Henri clenched her jaw. Pity again, and from someone who never even knew Edmund. Sebastian had no right to tell her the story or to imply that Henri was some sort tragic heroine. ‘What did he say?’

‘How you had eloped and then your husband died tragically a few months later.’ Sophie adopted a soulful look. ‘I thought it all terribly romantic. To be that in love and then to have it dashed from your lips as it were at such a young age. You have never remarried?’

‘Edmund was ill for a long time before and after the marriage.’ Henri kept her eyes on the ormolu clock. Had she ever been that young? This Ravel person made it sound as if she was languishing for a lost love. She wasn’t. She had a fulfilled and busy life, useful. She helped other people and didn’t have time for maudlin thoughts. ‘I’ve never found the right person to replace him. Never wanted to.’

‘Yes, I know.’ Miss Ravel put her hands to her chest and gave a long drawn-out sigh. ‘I thought it the most romantic thing in the world to marry someone who was suffering and to seek to relieve their pain, and should I have the great misfortune to ever be in such position, I shall follow your lead. After all, once you give your heart, it is given.’

‘How well do you know Sebastian?’ Henri asked, determined to steer the conversation away from her private life and towards things of far greater interest—namely, how Sophie Ravel saw Sebastian. This might be their only chance to speak privately if Miss Ravel was to be believed. ‘I understand there was a contretemps.’

‘We’ve only spoken in snatches. He was in the process of telling me about your tragic life when Mama happened in the room. He had just put his arm about my shoulders as I was weeping. And then quite suddenly and without warning, I was whisked up here. I’m forbidden all contact with Sebastian, which is a shame as his outrageous comments made me laugh. How can anyone take him seriously?’

‘Miss Ravel, do you know my cousin’s reputation?’ Henri asked gently.

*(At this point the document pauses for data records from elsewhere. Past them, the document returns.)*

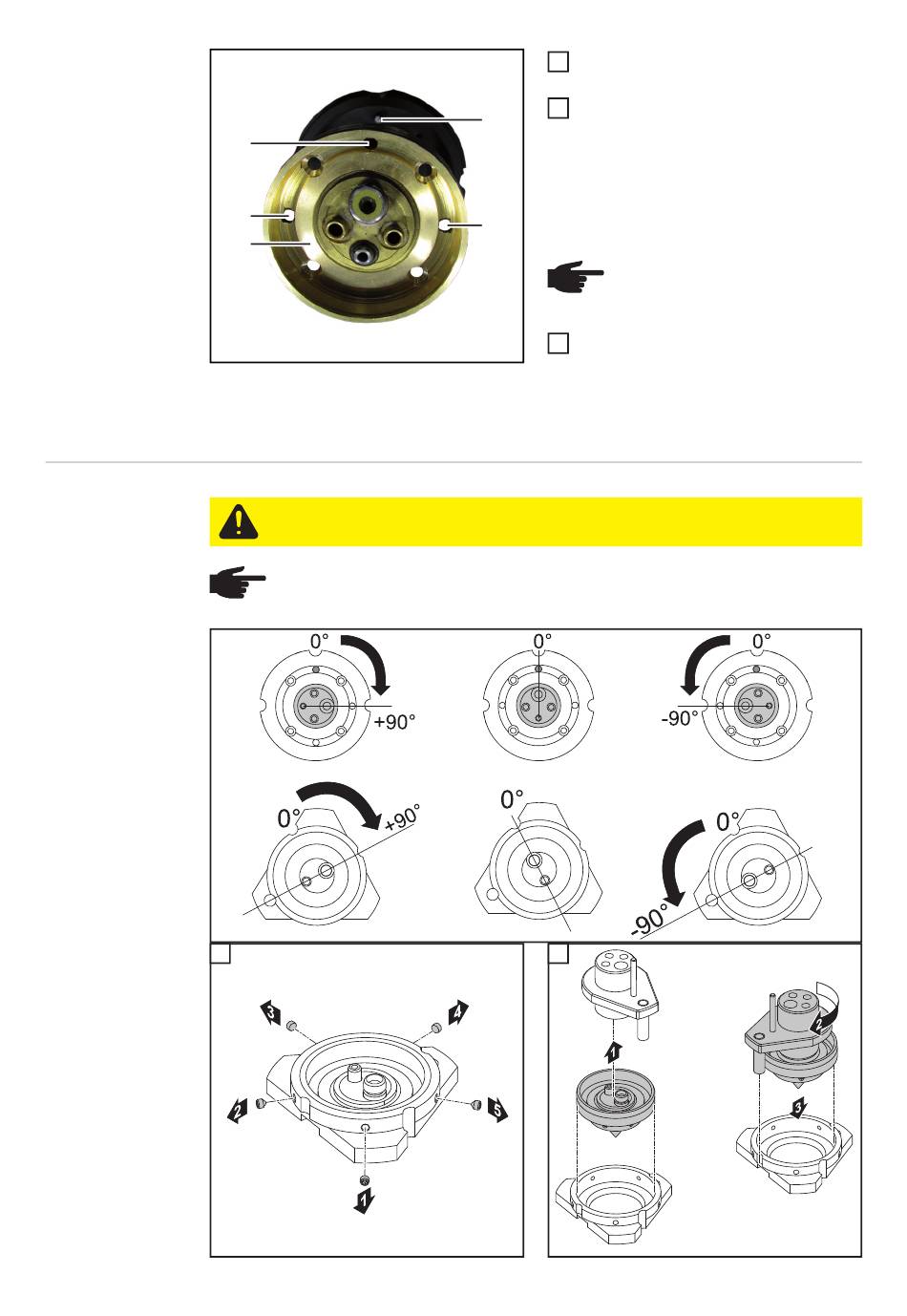 0°

+90°

0°

0°

-90°

0°

+90°

0°

0°

-90°

3

4

2

5

1

1

2

3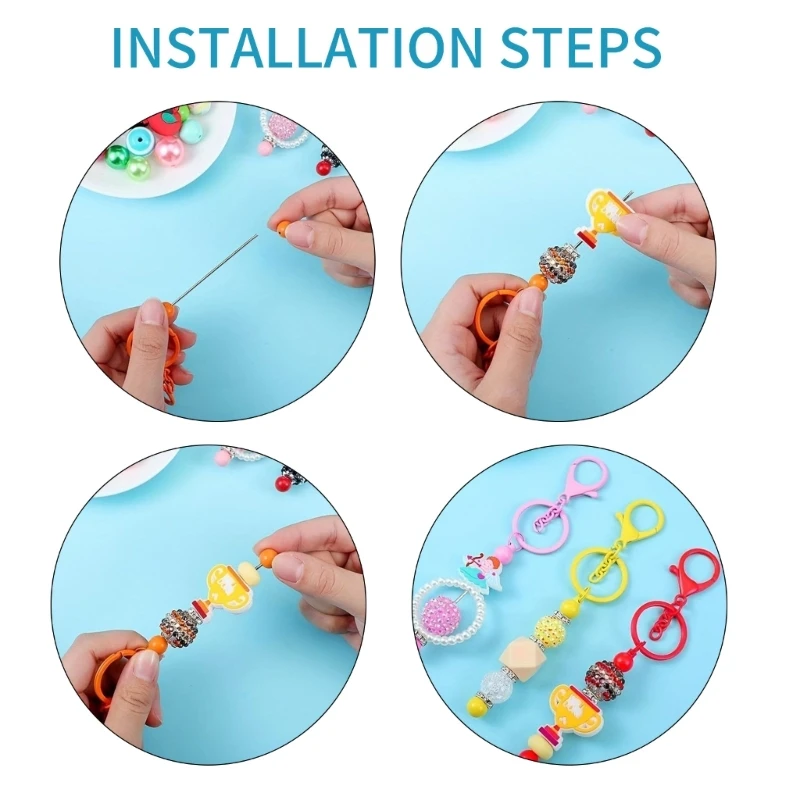 INSTALLATION STEPS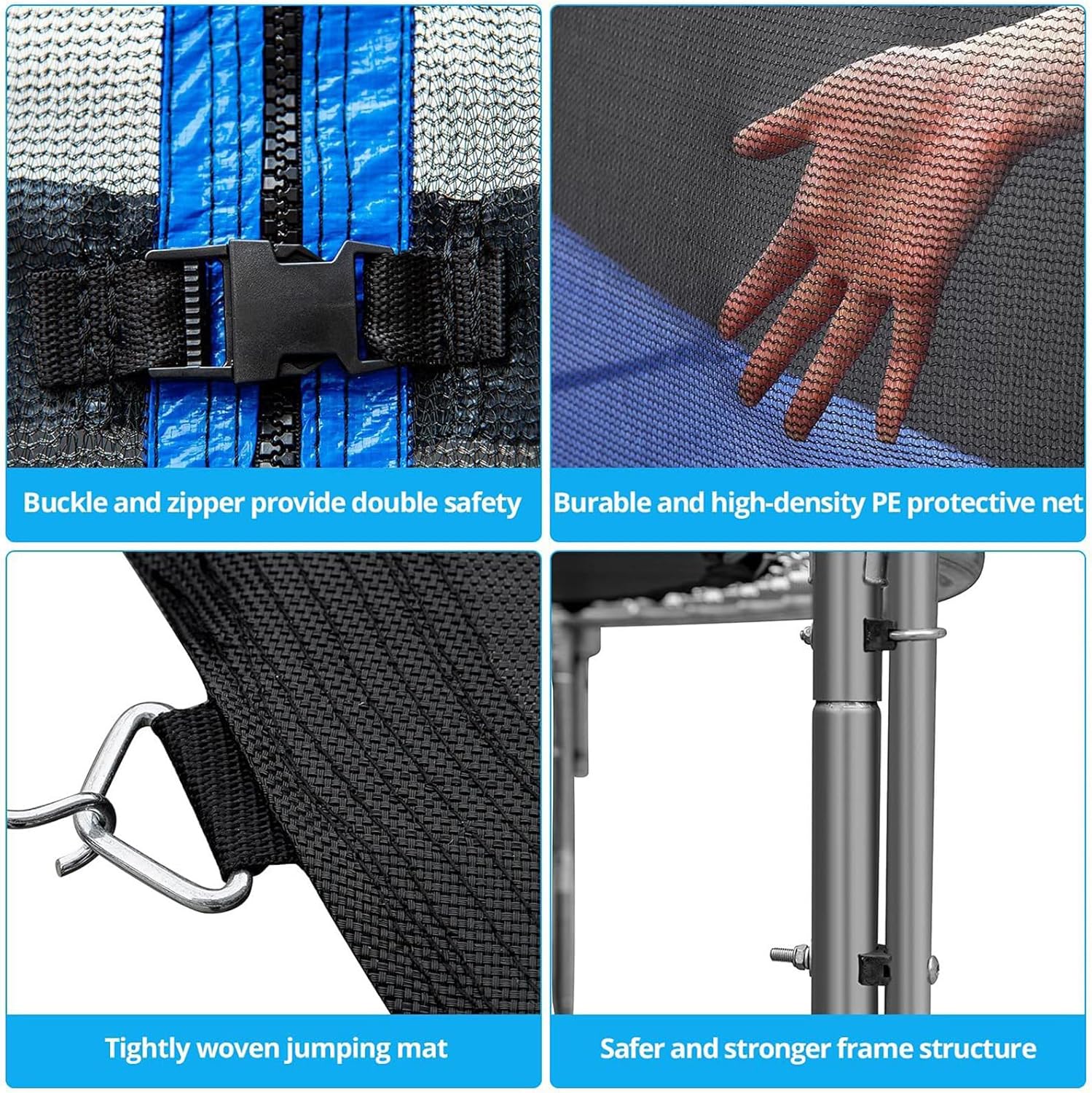 Buckle and zipper provide double safety

Burable and high-density PE protective net

Tightly woven jumping mat

Safer and stronger frame structure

‘He’s much older than me and far more experienced. But his face reminds me of an angel’s face. A true Exquisite, everyone says so.’ Sophie paused, fiddling with the tie on her black silk apron. ‘But he told me that he worshipped the ground I walked on. Mostly people ignore me, but Sebastian—I mean, Lord Cawburn—keeps saying how he’d like to make violent love to me in the most inappropriate places. He doesn’t mean it, of course, but it is flattering.’

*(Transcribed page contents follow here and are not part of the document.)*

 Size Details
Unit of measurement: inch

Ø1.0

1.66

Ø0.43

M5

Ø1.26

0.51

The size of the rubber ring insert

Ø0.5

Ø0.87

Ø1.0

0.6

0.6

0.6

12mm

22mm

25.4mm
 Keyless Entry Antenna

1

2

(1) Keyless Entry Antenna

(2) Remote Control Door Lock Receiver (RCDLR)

‘He’s the sort of man who is not safe in carriages,’ Henri said, making a sudden decision. As much as she hated to admit it, she agreed with Robert. Any match between the pair would be a disaster. Sophie Ravel was not the sort of person who would hold Sebastian’s interest for the longer term or who could take a firm line when Sebastian started to commit his little misdemeanours.

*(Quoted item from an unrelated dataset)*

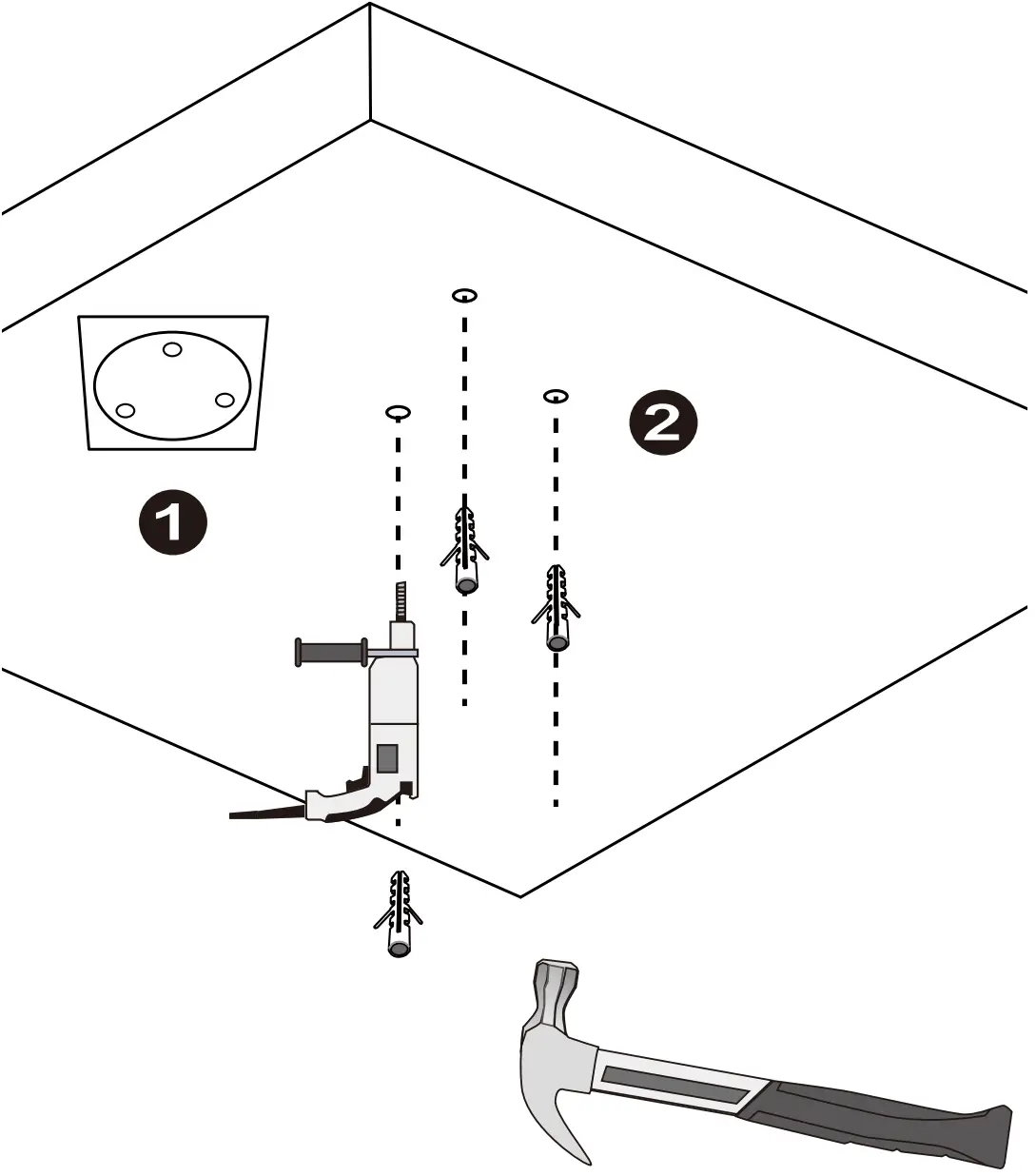 1

2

If there was an alliance, it would be an unhappy one, but Sophie had to think that she had come to the conclusion on her own. Henri tapped her forefinger against her chin, considering. She wouldn’t directly meddle, more. suggest and allow the conclusion to come naturally.

‘Not safe at all. And he means precisely what he says,’ Henri said. ‘It’s part of his charm. He never lies. He simply says things in such a manner that people discount it.’

‘I know all about the value of a sharp elbow.’ Sophie gave a proud toss of her head. ‘A true gentleman like your cousin wouldn’t do anything that I didn’t want him to do. He said so. All I had to do was to say the word cease and he would. We were about to practise when Stepmama burst in.’

‘Sebastian can be remarkably hard of hearing,’ Henri said drily. She gathered Sophie Ravel’s hand between hers and was surprised how small and delicate it was. ‘I doubt an elbow would deter him. You might have to use a frying pan to get your point across, should he ever entice you into a carriage, and you might need to hit him more than once.’

Sophie’s blue eyes widened to the size of saucers. ‘A frying pan, truly?’